WEAH, L’ULTIMO DRIBBLING VINCENTE: LA LIBERIA HA UN NUOVO PRESIDENTE BOMBER
PER L’EX ATTACCANTE DEL MILAN SI ATTENDE SOLO LA PROCLAMAZIONE
Da oggi George Weah, l’ex stella del Milan degli anni Novanta, non guarderà più a quel Pallone d’oro vinto nel 1995 (unico africano ndr), come il più grande successo della sua vita.
La presidenza della Liberia, il Paese dove è nato e da dove ha spiccato il volo verso l’Europa da ragazzo di strada, vale molto di più.
E al terzo tentativo è ormai prossimo ad ottenerla, essendo nettamente in vantaggio nei conteggi anche nel ballottaggio.
A 51 anni, «King George», come era soprannominato quando seminava il panico tra i difensori avversari di mezza Serie A, è prossimo ad un traguardo a cui non aveva mai rinunciato nonostante due brucianti sconfitte contro Ellen Johnson Sirleaf, presidente uscente e Premio Nobel per la Pace nel 2011.
Dodici anni fa «The Analyst», uno dei più diffusi quotidiani in Liberia, a pochi giorni dal voto titolava sulla sua prima pagina: «Qualification vs Popularity (Preparazione vs Popolarità )».
Lui, che non era neanche riuscito a finire il liceo per seguire la carriera da calciatore dopo la chiamata di Arsene Wenger (attuale allenatore dell’Arsenal) al Monaco, incarnava la seconda: la popolarità .
Ma allora, in un Paese uscito da più di dieci anni di guerra civile con la confinante Sierra Leone e 250mila morti interrati non bastò e vinse la Sirleaf, meno popolare ma laureata ad Harvard e appoggiata da tutte le istituzioni internazionali.
Questa volta, invece, il ballottaggio non ha sta dando scampo al suo sfidante, Joseph Boakai, l’attuale vice-presidente e braccio destro della Sirleaf che, tuttavia, in campagna elettorale non lo ha mai sostenuto in modo netto.
La vita di Weah potrebbe essere divisa in un racconto epico composto in tre atti. L’inizio: nella contea di Grand Kru, una delle più povere del Paese nel centro della Liberia.
I genitori non erano in grado di prendersi cura di lui e lo lasciarono ai nonni che vivevano a Clara Town, uno dei peggiori slum di Monrovia, la capitale della Liberia.

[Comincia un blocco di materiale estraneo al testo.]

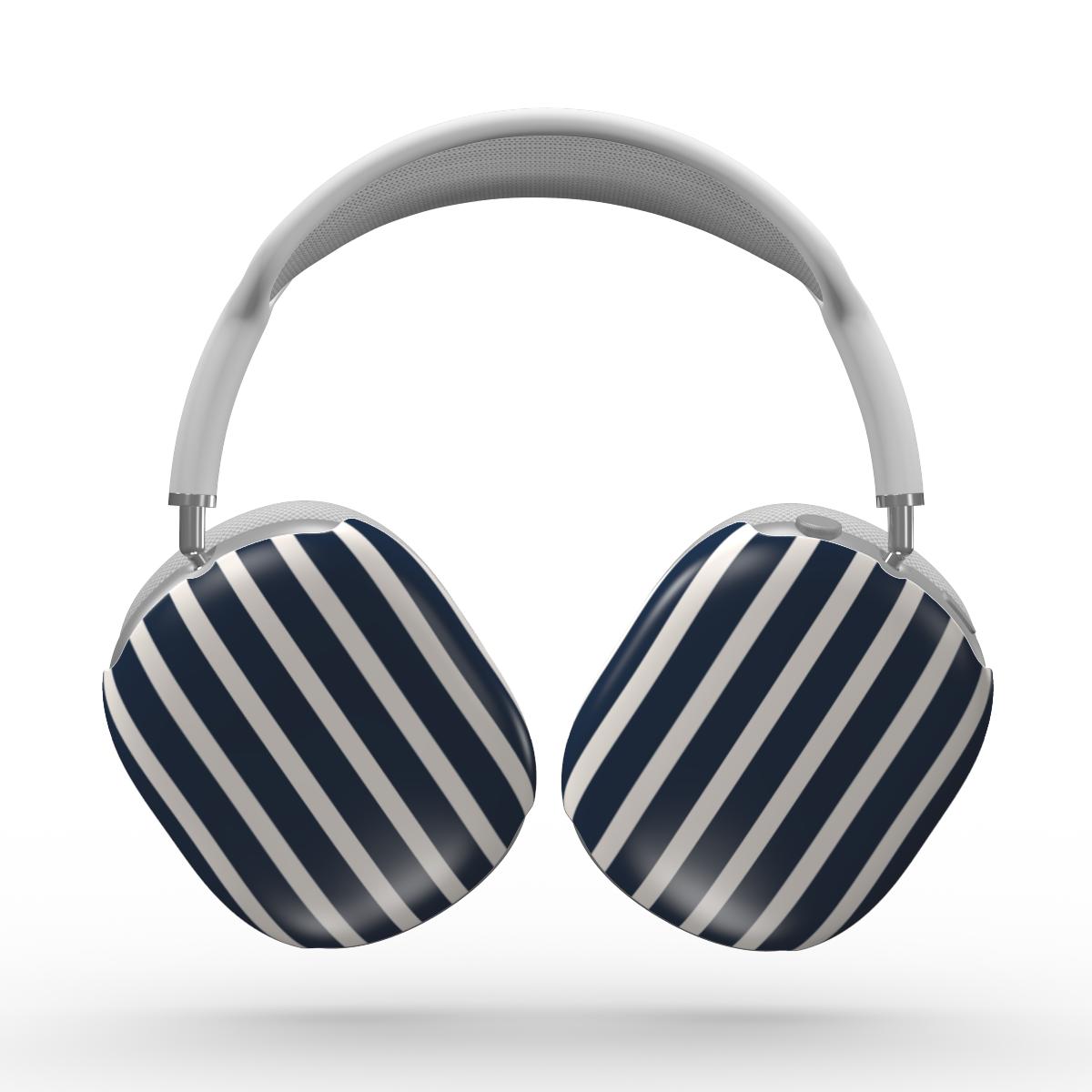Stripe Navy - AirPods Max Case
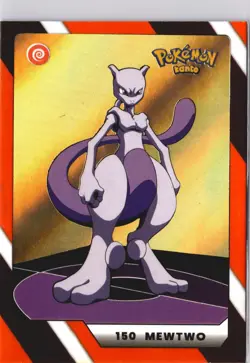 Mewtwo 150 Gold Foil Full House Kanto 2025 Unique Pokemon Card - Image 2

Al contrario dei suoi coetanei sfoga la sua rabbia sui campetti da calcio e ad emergere ci mette poco. Dalla modesta lega liberiana passa in Camerun fino a Milano via Francia.
Qui si apre il secondo capitolo della sua vita fatto di successi e milioni in tutta Europa. Il ritiro nel 2002, gli anni in America, la sua grande passione dopo l’Italia, dove investe le sue fortune in immobili, ma soprattutto in istruzione, laureandosi in Gestione d’impresa alla DeVry University in Florida. Poi il ritorno in patria e l’inizio del grande sogno ormai prossimo ad essere coronato: la presidenza.

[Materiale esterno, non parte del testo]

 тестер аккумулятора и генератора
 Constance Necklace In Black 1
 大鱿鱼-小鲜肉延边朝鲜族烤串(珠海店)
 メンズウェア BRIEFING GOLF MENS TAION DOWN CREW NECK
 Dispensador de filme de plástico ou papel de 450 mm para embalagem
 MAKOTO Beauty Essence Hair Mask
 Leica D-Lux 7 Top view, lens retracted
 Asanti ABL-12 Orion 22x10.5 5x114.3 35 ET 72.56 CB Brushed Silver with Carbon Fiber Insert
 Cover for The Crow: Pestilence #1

Come ambasciatore Unicef ha viaggiato la Liberia intera con un pallone in mano per convincere gli ex bambini-soldato a reintegrarsi in società . Certo i passi non erano più quelli della «pantera nera» di una volta, ma numeri ed oratoria lo hanno trasformato in un eroe nazionale da seguire ed emulare. Gli anni delle sconfitte politiche, dove è riuscito solo a vincere un seggio da senatore, sono serviti a Weah per capire che la politica non è come un campo da calcio e che le alleanze contano più che i compagni di squadra.
Così al terzo tentativo ha deciso di giocare duro scegliendo al suo fianco Jewel Howard Taylor, la moglie di Charles Taylor, ex Presidente della Liberia, incriminato a 50 anni di reclusione dalla Corte penale Internazionale dell’Aja per crimini contro l’umanità commessi durante la guerra civile degli anni Novanta.
Una scelta che ha spinto i suoi detrattori ad accusarlo di essere la marionetta di un «sanguinario» pur di diventare presidente. Accusa rinforzata dopo che all’inizio di quest’anno, Taylor, dal carcere di Durham in Inghilterra, dove sta scontando la sua condanna, in video-conferenza è apparso a un comizio politico sostenendo la candidatura di Weah e della moglie. Un’alleanza, secondo gli analisti, decisiva per assicurare la vittoria a «King George».
Terminati i festeggiamenti il compito che spetta a Weah è ben più difficile di vincere un campionato. Il piccolo Paese dell’Africa occidentale, stabilizzato dalla presidenza Sirleaf, sta ancora scontando economicamente l’epidemia di Ebola che ha causato oltre 4800 morti tra il 2014 ed il 2015.